地方市の入札不正疑惑を捜査 連邦資金の学校、保健所等の建設で=ペルナンブコ州

 連邦警察と国家総監督省(CGU)は11日、北東部ペルナンブコ州の地方市の公的工事入札にからむ不正と連邦資金詐取の疑いで強制捜査を実行した。同日付アジェンシア・ブラジル、地元メディアなどが伝えた。同州イタペチン市とブレジーニョ市における教育、保健や都市インフラなどの建設工事の入札が捜査対象となっており、該当する工事契約の総額は4000万レアルに達するという。

 これらの市では、建物の質の悪い公立校校舎や保健所が建設されていた。ただ一人の現場監督が、様々な建設工事を監督していたという。

 報道によれば今回の捜査は、不正に関するイタペチン市議からの通報を受けて昨年始まったという。11日の捜査には連邦警察捜査官80人と4人のCGU監督官が参加し、イタペチンおよびブレジーニョ、レシフェなどで計20件の捜索押収令状が執行された。

 CGUのファビオ・アラウジョ監督によれば、捜査対象となっている3つの企業は、落札した工事を施工する条件を有していないにもかかわらず、現場監督と下請け契約を交わしていた。そしてこの現場監督は、設計上の計算もせず、適切な資材も用いずに建物の建設を監督していた可能性があるという。

 アラウジョ監督は会見で、「これらの企業が施工できる条件を有していなかった事を示す一連の調査結果を、既に得ている。こういった種類の建設の規準に則った手順とは異なる方法で工事が行なわれていた」と述べている。

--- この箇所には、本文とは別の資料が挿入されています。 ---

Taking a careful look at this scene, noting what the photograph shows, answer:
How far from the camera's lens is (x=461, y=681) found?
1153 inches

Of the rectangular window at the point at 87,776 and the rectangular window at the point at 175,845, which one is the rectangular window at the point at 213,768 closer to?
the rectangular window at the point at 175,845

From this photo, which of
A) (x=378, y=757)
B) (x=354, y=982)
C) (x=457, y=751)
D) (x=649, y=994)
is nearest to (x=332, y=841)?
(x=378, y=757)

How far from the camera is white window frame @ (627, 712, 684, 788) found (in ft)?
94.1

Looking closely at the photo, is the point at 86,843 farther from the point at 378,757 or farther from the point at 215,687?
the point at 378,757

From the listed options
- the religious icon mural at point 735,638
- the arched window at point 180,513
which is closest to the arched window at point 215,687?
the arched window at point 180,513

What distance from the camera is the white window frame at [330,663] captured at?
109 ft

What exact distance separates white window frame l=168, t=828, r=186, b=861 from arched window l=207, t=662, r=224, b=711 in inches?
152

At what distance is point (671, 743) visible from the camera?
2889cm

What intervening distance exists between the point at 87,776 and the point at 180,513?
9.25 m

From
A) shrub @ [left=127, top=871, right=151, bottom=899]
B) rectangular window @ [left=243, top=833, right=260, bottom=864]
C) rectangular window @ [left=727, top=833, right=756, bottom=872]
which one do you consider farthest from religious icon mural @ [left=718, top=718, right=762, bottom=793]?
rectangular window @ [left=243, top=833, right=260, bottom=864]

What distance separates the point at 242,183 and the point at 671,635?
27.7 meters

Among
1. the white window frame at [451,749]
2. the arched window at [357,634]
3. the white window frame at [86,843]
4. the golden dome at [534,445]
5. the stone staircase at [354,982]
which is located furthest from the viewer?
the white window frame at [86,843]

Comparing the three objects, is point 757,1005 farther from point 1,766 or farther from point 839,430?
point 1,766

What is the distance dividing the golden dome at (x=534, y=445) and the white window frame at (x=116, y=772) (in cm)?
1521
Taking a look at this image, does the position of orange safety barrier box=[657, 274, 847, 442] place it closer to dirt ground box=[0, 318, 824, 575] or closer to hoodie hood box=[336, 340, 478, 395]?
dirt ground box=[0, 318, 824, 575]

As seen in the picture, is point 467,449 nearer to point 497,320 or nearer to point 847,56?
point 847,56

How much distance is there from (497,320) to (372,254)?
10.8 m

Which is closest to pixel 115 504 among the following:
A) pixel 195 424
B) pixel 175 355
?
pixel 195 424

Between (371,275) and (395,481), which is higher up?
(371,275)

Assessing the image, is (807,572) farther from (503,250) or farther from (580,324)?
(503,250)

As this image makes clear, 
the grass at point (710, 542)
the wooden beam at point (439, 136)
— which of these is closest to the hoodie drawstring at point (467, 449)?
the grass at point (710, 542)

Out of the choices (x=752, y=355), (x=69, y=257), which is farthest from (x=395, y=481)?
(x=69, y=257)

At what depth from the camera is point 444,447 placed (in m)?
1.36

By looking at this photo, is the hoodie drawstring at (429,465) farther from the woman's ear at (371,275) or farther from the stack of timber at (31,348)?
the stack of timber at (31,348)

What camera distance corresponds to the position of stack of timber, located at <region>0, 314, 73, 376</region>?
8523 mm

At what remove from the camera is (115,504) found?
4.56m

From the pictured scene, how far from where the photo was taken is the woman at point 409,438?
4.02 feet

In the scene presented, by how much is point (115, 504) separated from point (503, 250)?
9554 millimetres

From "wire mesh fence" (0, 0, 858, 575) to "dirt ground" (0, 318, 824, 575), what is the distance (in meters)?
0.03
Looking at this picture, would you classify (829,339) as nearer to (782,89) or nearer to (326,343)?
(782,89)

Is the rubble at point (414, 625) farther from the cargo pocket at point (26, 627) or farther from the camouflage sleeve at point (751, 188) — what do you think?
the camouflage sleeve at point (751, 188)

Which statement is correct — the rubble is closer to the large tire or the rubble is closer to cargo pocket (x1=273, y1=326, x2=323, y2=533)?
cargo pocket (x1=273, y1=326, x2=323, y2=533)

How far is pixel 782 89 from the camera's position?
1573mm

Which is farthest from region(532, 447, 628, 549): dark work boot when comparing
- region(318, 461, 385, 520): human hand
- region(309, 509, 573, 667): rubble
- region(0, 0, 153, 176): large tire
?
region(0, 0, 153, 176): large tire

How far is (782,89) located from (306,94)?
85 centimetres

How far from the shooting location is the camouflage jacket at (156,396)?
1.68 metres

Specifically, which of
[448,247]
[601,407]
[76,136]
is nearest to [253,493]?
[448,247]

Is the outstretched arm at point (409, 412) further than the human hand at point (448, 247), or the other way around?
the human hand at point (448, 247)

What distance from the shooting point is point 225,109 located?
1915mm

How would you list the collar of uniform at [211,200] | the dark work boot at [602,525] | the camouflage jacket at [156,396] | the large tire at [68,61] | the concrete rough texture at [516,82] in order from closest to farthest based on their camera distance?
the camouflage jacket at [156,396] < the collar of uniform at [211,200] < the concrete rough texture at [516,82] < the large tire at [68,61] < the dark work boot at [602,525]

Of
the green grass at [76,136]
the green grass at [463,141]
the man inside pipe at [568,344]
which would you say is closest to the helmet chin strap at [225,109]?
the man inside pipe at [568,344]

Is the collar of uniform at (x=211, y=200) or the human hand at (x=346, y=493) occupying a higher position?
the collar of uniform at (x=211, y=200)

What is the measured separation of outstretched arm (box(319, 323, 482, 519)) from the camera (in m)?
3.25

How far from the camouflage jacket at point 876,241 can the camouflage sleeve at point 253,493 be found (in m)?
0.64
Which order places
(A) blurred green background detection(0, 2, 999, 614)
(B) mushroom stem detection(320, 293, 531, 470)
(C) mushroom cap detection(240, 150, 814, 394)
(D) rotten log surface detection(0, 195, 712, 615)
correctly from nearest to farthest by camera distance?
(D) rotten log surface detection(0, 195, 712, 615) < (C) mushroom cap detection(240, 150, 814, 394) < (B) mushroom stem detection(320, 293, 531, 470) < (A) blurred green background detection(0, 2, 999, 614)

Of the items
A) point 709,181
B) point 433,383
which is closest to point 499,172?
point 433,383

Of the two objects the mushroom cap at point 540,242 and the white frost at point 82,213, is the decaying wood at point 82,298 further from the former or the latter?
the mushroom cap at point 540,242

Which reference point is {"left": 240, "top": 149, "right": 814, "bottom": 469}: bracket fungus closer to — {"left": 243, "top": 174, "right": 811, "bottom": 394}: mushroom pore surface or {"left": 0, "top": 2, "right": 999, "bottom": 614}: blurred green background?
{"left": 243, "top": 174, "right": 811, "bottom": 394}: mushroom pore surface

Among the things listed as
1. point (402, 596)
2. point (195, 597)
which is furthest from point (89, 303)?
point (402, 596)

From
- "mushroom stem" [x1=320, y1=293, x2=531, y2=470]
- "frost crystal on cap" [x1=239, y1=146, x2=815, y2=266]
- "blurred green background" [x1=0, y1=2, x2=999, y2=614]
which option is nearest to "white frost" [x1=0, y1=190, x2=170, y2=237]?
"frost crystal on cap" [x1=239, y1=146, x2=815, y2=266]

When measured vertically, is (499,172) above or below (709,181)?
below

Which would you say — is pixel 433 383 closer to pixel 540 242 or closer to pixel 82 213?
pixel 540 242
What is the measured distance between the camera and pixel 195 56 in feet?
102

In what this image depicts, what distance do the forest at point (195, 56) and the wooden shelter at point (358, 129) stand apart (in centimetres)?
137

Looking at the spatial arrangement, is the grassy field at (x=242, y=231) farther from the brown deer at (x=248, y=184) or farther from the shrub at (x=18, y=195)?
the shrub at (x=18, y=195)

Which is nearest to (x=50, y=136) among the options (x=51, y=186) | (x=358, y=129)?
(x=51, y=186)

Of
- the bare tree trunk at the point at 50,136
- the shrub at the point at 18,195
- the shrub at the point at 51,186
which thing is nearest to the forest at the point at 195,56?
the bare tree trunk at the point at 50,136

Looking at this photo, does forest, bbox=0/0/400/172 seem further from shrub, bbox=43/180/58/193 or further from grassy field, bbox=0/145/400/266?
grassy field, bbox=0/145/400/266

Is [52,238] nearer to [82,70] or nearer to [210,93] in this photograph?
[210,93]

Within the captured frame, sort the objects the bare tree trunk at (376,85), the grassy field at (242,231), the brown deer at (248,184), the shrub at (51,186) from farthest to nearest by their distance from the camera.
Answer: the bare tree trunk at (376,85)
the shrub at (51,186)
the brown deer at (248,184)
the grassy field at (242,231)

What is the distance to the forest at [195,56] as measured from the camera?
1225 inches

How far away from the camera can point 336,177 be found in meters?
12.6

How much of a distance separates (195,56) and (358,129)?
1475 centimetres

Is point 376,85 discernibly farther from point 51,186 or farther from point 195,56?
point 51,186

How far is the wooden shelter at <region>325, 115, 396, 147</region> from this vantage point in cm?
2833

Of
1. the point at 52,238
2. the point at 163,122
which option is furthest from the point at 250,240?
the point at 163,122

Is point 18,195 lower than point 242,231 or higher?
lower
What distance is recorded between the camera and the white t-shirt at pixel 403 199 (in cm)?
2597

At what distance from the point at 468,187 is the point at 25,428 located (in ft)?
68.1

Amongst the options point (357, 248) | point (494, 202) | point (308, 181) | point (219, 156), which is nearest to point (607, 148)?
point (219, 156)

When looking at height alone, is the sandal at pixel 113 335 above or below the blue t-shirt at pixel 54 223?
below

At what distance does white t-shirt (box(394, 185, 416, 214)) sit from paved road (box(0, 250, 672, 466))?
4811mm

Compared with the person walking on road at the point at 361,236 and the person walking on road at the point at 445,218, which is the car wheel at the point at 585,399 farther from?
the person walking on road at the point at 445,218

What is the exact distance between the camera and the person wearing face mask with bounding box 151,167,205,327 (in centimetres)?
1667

 さらに捜査によれば、これらの企業は名前だけの会社だった疑いがもたれている。アラウジョ氏は、「共同経営者は、社会開発省の登録では資産力のない人材として登録されている。これらの企業は、この種の工事を行なうために適切な企業としての特徴を備えてはいない」と述べている。

 これらの企業は、従業員の記録もなく、本社として登録されていた住所に所在していなかった。うち1社は、共同経営者の祖父の自宅の住所を利用していた事も明らかになっている。

 アラウジョ監督によると、様々な都市で行なわれた約50件の工事で不正が行なわれていた疑いもあるという。今回捜査対象となった2市では、約15件の工事が行われており、イタペチン市では、2つの学校と1つの保健所の建設が、質の悪い工事リストに挙げられている。

 これらの公共工事は連邦政府の資金によるものだった。この不正によって詐取されたとみられる金額について同監督は、算出は容易ではないとしながらも、平均して契約額の3~4割だった可能性があるとの見方を示している。

 同州連邦警察によれば、この不正は2013年から行われてきたとされ、イタペチン市の現市長と、現在同市工事局の幹部である元市長、ブレジーニョ市の市長が関与していた疑いも捜査されている。